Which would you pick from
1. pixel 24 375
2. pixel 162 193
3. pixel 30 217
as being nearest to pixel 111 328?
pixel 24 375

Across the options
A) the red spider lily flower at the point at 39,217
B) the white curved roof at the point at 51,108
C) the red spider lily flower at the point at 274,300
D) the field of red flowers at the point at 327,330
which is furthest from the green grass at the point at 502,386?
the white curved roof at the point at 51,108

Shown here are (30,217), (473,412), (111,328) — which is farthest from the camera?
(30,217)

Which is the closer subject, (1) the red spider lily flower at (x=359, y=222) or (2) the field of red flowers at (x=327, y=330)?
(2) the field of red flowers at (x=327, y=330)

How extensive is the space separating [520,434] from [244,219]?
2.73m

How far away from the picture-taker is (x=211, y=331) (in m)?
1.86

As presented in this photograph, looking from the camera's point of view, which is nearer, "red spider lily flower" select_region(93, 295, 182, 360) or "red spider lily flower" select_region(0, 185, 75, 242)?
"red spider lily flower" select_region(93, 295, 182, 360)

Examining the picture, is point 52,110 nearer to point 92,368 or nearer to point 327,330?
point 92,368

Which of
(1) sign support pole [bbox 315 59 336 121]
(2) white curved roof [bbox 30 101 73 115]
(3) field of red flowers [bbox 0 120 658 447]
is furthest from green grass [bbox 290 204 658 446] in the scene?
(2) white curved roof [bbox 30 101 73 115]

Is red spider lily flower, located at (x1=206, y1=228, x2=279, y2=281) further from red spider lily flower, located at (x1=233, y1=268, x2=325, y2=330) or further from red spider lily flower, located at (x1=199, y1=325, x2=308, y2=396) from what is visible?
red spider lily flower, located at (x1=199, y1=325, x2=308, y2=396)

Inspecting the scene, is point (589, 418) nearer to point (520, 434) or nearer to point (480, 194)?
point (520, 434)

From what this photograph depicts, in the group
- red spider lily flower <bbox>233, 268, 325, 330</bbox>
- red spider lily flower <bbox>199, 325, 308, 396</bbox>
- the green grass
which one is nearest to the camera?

▶ [Work to complete]: Return every entry verbatim.

▶ [The reply]:
Which would you pick from
1. pixel 24 375
2. pixel 162 193
3. pixel 30 217
as being nearest to pixel 111 328?
pixel 24 375

Across the options
A) the red spider lily flower at the point at 39,217
B) the white curved roof at the point at 51,108
C) the red spider lily flower at the point at 274,300
D) the field of red flowers at the point at 327,330
which is furthest from the green grass at the point at 502,386?
the white curved roof at the point at 51,108

Shown here are (30,217), (473,412), (111,328) — which is farthest from the camera?
(30,217)

Which is the closer subject, (1) the red spider lily flower at (x=359, y=222) or (2) the field of red flowers at (x=327, y=330)?
(2) the field of red flowers at (x=327, y=330)

How extensive is the space separating [520,434] from [244,219]?
2.73m

How far away from the picture-taker is (x=211, y=331) (in m)?
1.86

As presented in this photograph, looking from the camera's point of view, which is nearer, "red spider lily flower" select_region(93, 295, 182, 360) or "red spider lily flower" select_region(0, 185, 75, 242)?
"red spider lily flower" select_region(93, 295, 182, 360)

Examining the picture, is point 52,110 nearer to point 92,368 or nearer to point 327,330?
point 92,368

Which of
(1) sign support pole [bbox 315 59 336 121]
(2) white curved roof [bbox 30 101 73 115]
(3) field of red flowers [bbox 0 120 658 447]
is furthest from green grass [bbox 290 204 658 446] in the scene?
(2) white curved roof [bbox 30 101 73 115]

Is red spider lily flower, located at (x1=206, y1=228, x2=279, y2=281) further from red spider lily flower, located at (x1=233, y1=268, x2=325, y2=330) or further from red spider lily flower, located at (x1=199, y1=325, x2=308, y2=396) from what is visible?
red spider lily flower, located at (x1=199, y1=325, x2=308, y2=396)

Inspecting the scene, is point (589, 418) nearer to point (520, 434) or nearer to point (480, 194)?
point (520, 434)

From what this photograph depicts, in the group
- red spider lily flower <bbox>233, 268, 325, 330</bbox>
- red spider lily flower <bbox>199, 325, 308, 396</bbox>
- the green grass
which one is nearest to the camera?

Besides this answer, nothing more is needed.